__Given exercise__. Extract the complete listing and output it unchanged.

__Extracted records__.
◇ ◇ ◇ ◇ ◇ ◇ ◇
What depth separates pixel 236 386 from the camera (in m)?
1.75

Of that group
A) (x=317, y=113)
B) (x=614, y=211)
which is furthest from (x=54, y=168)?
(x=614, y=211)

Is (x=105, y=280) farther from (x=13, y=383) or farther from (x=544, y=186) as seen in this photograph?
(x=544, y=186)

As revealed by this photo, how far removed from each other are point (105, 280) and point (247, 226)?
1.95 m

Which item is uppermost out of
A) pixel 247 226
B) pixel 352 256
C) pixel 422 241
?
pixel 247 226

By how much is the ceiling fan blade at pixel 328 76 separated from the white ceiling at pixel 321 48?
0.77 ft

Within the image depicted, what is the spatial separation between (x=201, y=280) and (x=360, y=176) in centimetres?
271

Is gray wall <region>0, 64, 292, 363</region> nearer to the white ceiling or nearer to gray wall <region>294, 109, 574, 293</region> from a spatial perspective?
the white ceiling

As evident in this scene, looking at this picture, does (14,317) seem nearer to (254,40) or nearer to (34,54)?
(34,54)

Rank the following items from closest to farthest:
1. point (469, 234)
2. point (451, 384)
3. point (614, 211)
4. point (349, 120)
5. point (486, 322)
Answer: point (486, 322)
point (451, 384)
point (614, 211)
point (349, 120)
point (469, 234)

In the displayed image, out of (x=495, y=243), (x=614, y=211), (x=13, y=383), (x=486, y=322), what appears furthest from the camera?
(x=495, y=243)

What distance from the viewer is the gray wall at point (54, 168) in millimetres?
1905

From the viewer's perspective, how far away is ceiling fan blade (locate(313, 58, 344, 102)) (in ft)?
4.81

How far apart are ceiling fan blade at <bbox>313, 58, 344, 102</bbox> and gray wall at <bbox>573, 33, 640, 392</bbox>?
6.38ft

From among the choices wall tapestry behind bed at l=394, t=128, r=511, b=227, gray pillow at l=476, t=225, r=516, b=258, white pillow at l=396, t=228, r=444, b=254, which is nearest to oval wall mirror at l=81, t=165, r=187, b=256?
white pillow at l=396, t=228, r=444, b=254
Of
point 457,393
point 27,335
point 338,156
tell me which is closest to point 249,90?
◇ ◇ ◇ ◇ ◇ ◇ ◇
__Full response__.
What depth separates pixel 236 386 from the camera (in m)?
1.75

Of that group
A) (x=317, y=113)
B) (x=614, y=211)
which is furthest from (x=54, y=168)?
(x=614, y=211)

Is (x=105, y=280) farther from (x=13, y=383) or farther from (x=544, y=186) as seen in this photograph?
(x=544, y=186)

As revealed by this photo, how far removed from each other are point (105, 280) and point (247, 226)?
1.95 m

Which item is uppermost out of
A) pixel 247 226
B) pixel 352 256
C) pixel 422 241
?
pixel 247 226

By how much is the ceiling fan blade at pixel 328 76 separated from the white ceiling at pixel 321 48?
0.77 ft

Within the image depicted, what is the spatial separation between (x=201, y=280) and (x=360, y=176) in centimetres?
271

Is gray wall <region>0, 64, 292, 363</region> nearer to the white ceiling or nearer to gray wall <region>294, 109, 574, 293</region> from a spatial perspective?
the white ceiling

As evident in this scene, looking at this picture, does (14,317) seem nearer to (254,40) or nearer to (34,54)?
(34,54)

Rank the following items from closest to farthest:
1. point (469, 234)
2. point (451, 384)
3. point (614, 211)
4. point (349, 120)
5. point (486, 322)
Answer: point (486, 322)
point (451, 384)
point (614, 211)
point (349, 120)
point (469, 234)

In the displayed image, out of (x=495, y=243), (x=614, y=211), (x=13, y=383), (x=486, y=322), what appears furthest from the camera?
(x=495, y=243)

What distance from the viewer is the gray wall at point (54, 168) in millimetres?
1905

From the viewer's perspective, how far away is ceiling fan blade (locate(313, 58, 344, 102)) (in ft)?
4.81

How far apart are ceiling fan blade at <bbox>313, 58, 344, 102</bbox> and gray wall at <bbox>573, 33, 640, 392</bbox>?
6.38ft

From among the choices wall tapestry behind bed at l=394, t=128, r=511, b=227, gray pillow at l=476, t=225, r=516, b=258, white pillow at l=396, t=228, r=444, b=254, which is nearest to oval wall mirror at l=81, t=165, r=187, b=256?
white pillow at l=396, t=228, r=444, b=254
Of
point 457,393
point 27,335
point 338,156
tell me which is closest to point 249,90?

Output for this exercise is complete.